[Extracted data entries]

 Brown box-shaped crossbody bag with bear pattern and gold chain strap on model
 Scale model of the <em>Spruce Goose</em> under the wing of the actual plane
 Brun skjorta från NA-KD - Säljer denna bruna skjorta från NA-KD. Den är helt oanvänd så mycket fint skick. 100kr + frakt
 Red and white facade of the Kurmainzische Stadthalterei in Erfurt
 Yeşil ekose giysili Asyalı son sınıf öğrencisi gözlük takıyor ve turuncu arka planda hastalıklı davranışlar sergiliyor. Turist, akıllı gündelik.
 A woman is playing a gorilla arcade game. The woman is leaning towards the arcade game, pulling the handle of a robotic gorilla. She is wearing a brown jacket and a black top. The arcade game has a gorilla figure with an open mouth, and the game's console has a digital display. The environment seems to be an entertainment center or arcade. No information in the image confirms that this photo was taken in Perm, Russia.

## What this task involves
Print out all of the records above, word for word.

## Output of the exercise
 Brown box-shaped crossbody bag with bear pattern and gold chain strap on model
 Scale model of the <em>Spruce Goose</em> under the wing of the actual plane
 Brun skjorta från NA-KD - Säljer denna bruna skjorta från NA-KD. Den är helt oanvänd så mycket fint skick. 100kr + frakt
 Red and white facade of the Kurmainzische Stadthalterei in Erfurt
 Yeşil ekose giysili Asyalı son sınıf öğrencisi gözlük takıyor ve turuncu arka planda hastalıklı davranışlar sergiliyor. Turist, akıllı gündelik.
 A woman is playing a gorilla arcade game. The woman is leaning towards the arcade game, pulling the handle of a robotic gorilla. She is wearing a brown jacket and a black top. The arcade game has a gorilla figure with an open mouth, and the game's console has a digital display. The environment seems to be an entertainment center or arcade. No information in the image confirms that this photo was taken in Perm, Russia.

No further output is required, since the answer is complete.